For Times, Journal, Online Revenues Outshine Print

Online revenue growth trounced print in the second quarter of this year for both The New York Times Company and the Dow Jones Company, their earnings reports revealed Thursday.

For the Times Company, online ad revenues were up 27 percent, while its new property About.com is estimated to have increased ad revenue by 39 percent. About showed an operating profit of $2.5 million on total second-quarter revenue of $12 million.
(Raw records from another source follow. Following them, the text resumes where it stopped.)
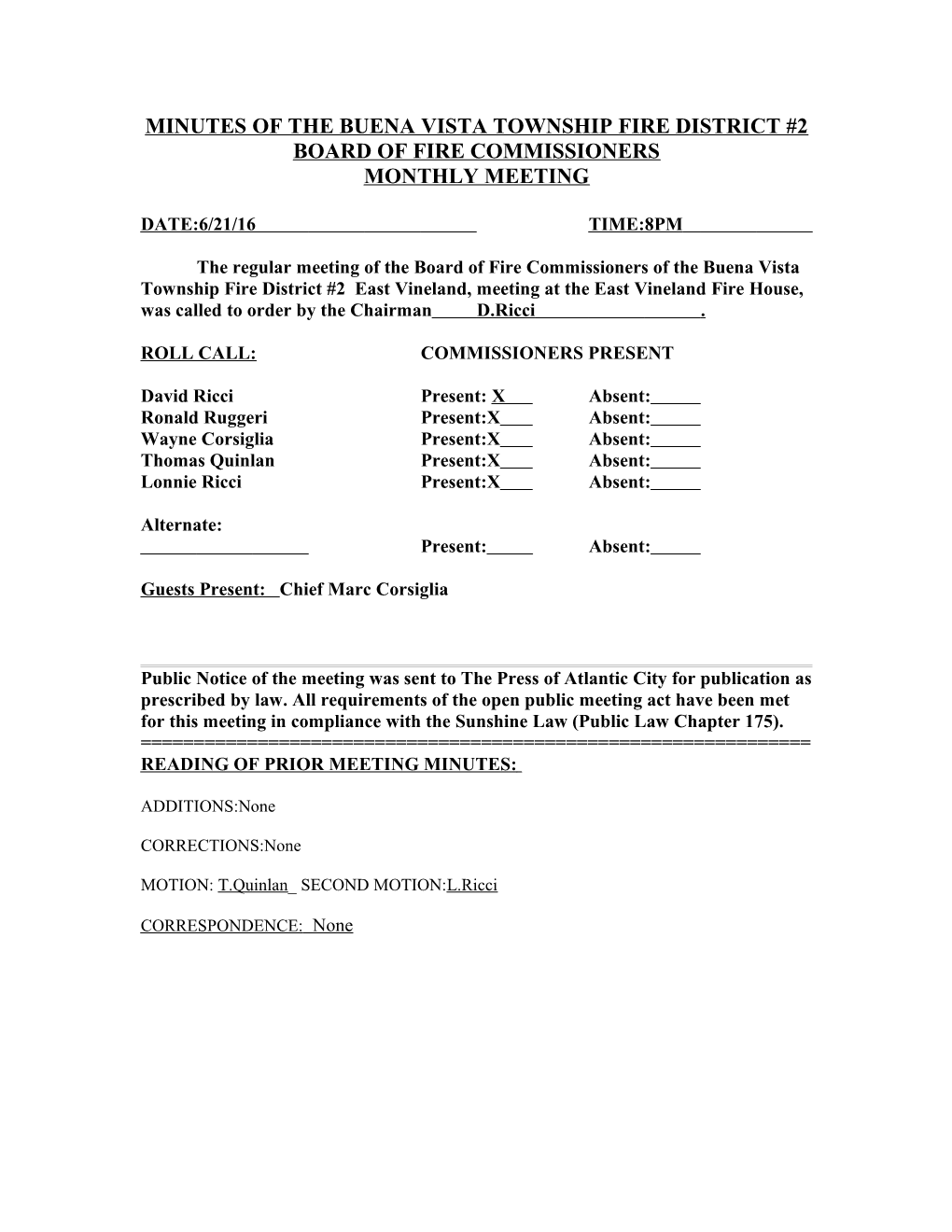 Minutes of the Buena Vista Township Fire District #2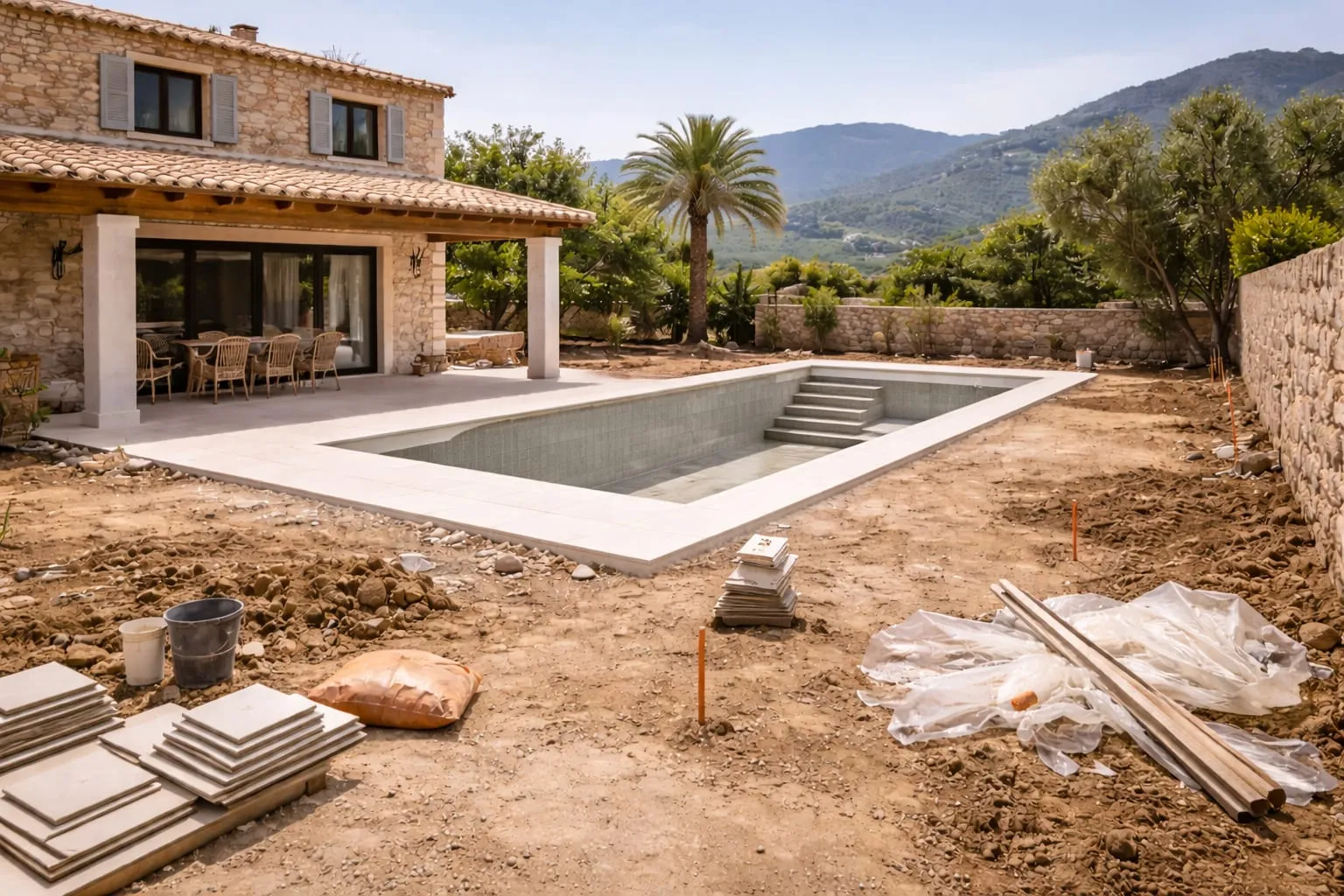 Finca con piscina en construcción, con restos de obra alrededor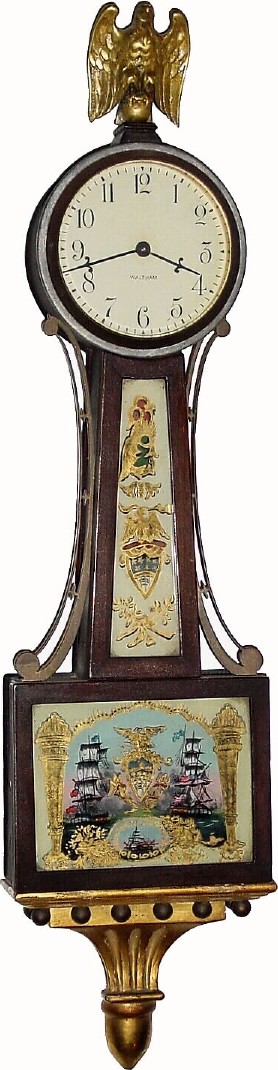 C.1928, Waltham Clock Co., Waltham, Mass., "No. 1550" 8-day miniature banjo, in generally good condition. — Antique Clocks Price Guide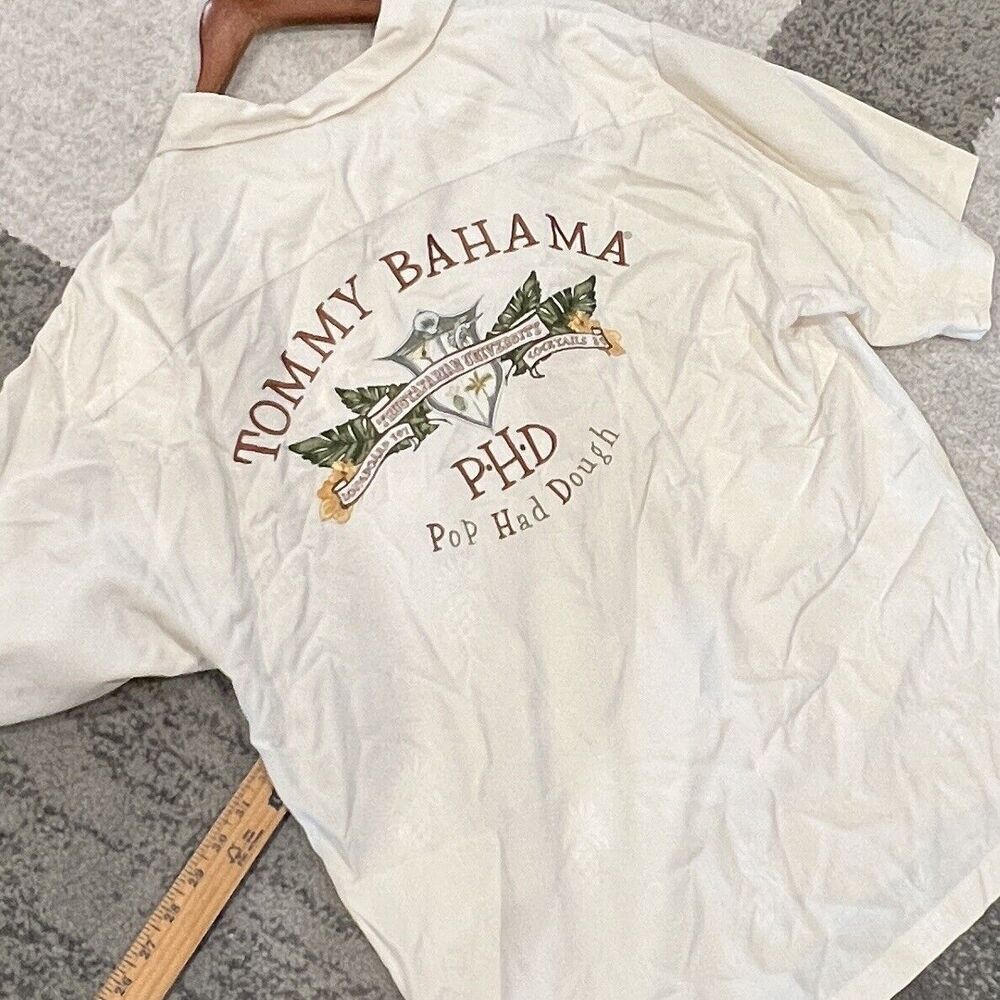 Tommy Bahama 100% Silk Men’s Sz L Embroidered Hawaiian Shirt phd pop had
The Times Company purchased About.com from Primedia earlier this year for $410 million.

"The online revenues for these groups once again showed exceptional growth," President and CEO Janet Robinson said in a statement, referring to the Times' different operating units. "We were particularly pleased with results of About.com."

Overall, net income at the Times Company--which publishes the Times, The Boston Globe, and the International Herald Tribune, among others--dropped to $60.8 million (including a $10 million charge for staff-reduction costs), compared with $75.7 million last year.

For Dow Jones, online revenues leaped to $128.4 million--up 33.5 percent since last year--and subscriptions for The Wall Street Journal rose 8.8 percent to 744,000. Operating income was up 28.1 percent over last year, while the operating margin dipped to 22.9 percent from 23.8 percent in second quarter 2004.

The company partly attributed such stellar online revenues to MarketWatch, which it acquired in January for $519 million.

Print revenues were down 7.2 percent--or $18.3 million for the quarter and nearly $40 million for the year--while operating income fell 58.2 percent.

Overall, Dow Jones reported second-quarter revenue of $454.2 million, up 3.7 percent year-over-year, while operating income was down 30.9 percent at $38.9 million, due in part to a write-down of its stake in CNBC's overseas operations.

Dow Jones on Thursday said it would end its partnership with CNBC's overseas operations, while maintaining its U.S. licensing deal with the cable news channel.

As a result of this second-quarter performance gap, online operations grew to represent almost half as much revenue as print--up significantly from a year ago, when online represented just a fifth as much revenue as print.

Peter Kann, Dow Jones chairman and CEO, attributed print's poor performance to a weak business and technology ad market. "Our results continue to be adversely affected by declines in B2B advertising in our Print Publishing segment, a situation we see improving in the third quarter 2005," Kann said in a statement.